板厚0.3mm、寸法350mm×190mmのアルミ板を直径290mmの半円状に湾曲させ、直径8mmの鋼棒をアルミ板頂点の上方20mmの位置から0.16Nの荷重で落下させた。その際、衝撃位置から50mm上方に設置したマイクで衝撃時の音圧を測定した。鋼棒単体で測定した音圧値をブランクとし、鋼棒の衝撃位置に結束テープを1層貼り付けて測定した音圧値とブランクとの差異を減衰値とした。また、以下の評価基準に沿って消音性を評価し、A評価を合格とした。
(評価基準)
A:減衰値が5dB以上。
B:減衰値が5dB未満。
【0039】
<耐摩耗性の評価>
直径10mmの鋼棒に結束テープを長手方向に50mmの長さで1層貼り付けた。直径0.45mmのピアノ線を結束テープの基材層側に接触させ、7Nの荷重をかけて、60回/分の速度で長手方向15.5mmの距離を往復運動させた。このときピアノ線は結束テープを擦過し、結束テープが貫通するまでの往復回数を耐スクレープ摩耗回数とした。また、以下の評価基準に沿って耐摩耗性を評価し、A評価を合格とした。
(評価基準)
A:耐スクレープ摩耗回数が100回以上。
B:耐スクレープ摩耗回数が100回未満。
【0040】
[実施例2~7、比較例1]
不織布及び融着部の構成を、表1に示す通りとした以外は、実施例1と同様の方法にて結束テープを作成した。また各例の結束テープについて、実施例1と同様の方法で、層割れ、消音性、及び耐摩耗性を評価した。結果を表1に示す。なお、表1中、「PET」は、ポリエチレンテレフタレート繊維を意味し、「PP」はポリプロピレン繊維を意味する。
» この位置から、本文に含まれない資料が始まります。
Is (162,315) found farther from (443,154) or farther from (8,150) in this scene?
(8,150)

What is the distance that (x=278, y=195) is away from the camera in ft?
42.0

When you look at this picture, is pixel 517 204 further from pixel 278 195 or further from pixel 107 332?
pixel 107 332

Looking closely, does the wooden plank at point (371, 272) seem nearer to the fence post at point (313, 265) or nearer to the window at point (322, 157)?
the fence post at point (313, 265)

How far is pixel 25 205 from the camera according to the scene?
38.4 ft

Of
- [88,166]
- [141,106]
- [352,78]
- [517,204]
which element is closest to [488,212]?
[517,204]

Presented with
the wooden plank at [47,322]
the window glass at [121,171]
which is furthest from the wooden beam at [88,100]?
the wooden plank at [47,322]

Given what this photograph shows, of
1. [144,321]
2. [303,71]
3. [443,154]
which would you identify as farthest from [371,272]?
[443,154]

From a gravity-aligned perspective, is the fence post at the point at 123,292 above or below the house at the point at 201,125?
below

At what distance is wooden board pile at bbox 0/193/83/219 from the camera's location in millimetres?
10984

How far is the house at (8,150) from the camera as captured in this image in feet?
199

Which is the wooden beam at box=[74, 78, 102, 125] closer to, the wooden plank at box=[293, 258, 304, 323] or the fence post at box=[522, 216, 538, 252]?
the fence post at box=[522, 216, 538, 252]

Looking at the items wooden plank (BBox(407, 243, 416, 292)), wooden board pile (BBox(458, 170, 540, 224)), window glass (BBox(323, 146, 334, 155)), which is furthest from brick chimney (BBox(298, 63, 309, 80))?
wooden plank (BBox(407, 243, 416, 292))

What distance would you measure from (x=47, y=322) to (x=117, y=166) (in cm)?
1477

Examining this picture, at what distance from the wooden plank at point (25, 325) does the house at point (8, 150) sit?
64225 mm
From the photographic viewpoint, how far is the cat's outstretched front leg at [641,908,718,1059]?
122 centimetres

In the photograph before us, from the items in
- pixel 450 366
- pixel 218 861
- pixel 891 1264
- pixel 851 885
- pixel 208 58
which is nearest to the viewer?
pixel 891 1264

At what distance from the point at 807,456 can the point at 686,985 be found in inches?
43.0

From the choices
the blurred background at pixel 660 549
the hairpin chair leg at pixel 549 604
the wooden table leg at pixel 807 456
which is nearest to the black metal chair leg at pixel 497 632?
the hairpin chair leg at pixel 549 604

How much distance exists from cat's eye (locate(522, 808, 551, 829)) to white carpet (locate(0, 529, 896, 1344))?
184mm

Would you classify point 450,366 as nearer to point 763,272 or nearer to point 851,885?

また、表1中、実施例2~7及び比較例1の「アクリル系粘着剤」は、実施例1で用いたものと同じ粘着剤を意味する。
【0041】
【表1】
【0042】
表1に示す通り、本発明の構成を満たす実施例1~7の結束テープは、層割れが抑制され、さらに消音性、耐摩耗性にも優れていた。一方、基材層に1種類の融着部のみを形成した比較例1の結束テープでは、層割れは抑制できたものの、耐摩耗性が低かった。以上の結果から、本発明の結束テープは、層割れを抑制でき、消音性及び耐摩耗性にも優れることが確認された。